++++ Linhas de dados ++++
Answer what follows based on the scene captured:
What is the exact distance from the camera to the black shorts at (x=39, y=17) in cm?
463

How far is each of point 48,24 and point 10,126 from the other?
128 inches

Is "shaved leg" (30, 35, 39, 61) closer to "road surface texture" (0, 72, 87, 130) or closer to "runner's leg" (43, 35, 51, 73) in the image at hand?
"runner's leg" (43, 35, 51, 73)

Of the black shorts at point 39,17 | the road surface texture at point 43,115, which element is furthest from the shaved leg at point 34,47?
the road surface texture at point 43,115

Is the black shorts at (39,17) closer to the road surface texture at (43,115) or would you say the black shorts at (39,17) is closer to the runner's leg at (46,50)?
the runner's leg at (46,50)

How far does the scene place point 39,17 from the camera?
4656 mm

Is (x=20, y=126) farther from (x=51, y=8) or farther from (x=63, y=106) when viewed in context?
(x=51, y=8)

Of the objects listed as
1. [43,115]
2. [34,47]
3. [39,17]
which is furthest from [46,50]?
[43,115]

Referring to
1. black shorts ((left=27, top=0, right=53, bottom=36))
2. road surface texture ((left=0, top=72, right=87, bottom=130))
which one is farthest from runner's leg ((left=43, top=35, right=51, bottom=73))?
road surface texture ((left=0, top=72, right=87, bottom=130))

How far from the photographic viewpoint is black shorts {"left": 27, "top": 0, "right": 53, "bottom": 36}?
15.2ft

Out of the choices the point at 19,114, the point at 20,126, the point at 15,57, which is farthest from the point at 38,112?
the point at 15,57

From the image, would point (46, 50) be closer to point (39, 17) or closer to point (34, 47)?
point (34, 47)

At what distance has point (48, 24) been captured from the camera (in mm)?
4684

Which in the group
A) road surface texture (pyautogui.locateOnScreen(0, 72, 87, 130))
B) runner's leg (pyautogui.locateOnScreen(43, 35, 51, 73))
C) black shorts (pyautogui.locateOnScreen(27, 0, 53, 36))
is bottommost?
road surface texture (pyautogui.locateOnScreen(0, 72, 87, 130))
++++
• Descrição da tarefa:
Reproduza sem alterações o trecho que vai da linha que contém "From the image, would" até a última linha, incluindo as duas extremidades.

• Resultado do exercício:
From the image, would point (46, 50) be closer to point (39, 17) or closer to point (34, 47)?
point (34, 47)

At what distance has point (48, 24) been captured from the camera (in mm)?
4684

Which in the group
A) road surface texture (pyautogui.locateOnScreen(0, 72, 87, 130))
B) runner's leg (pyautogui.locateOnScreen(43, 35, 51, 73))
C) black shorts (pyautogui.locateOnScreen(27, 0, 53, 36))
is bottommost?
road surface texture (pyautogui.locateOnScreen(0, 72, 87, 130))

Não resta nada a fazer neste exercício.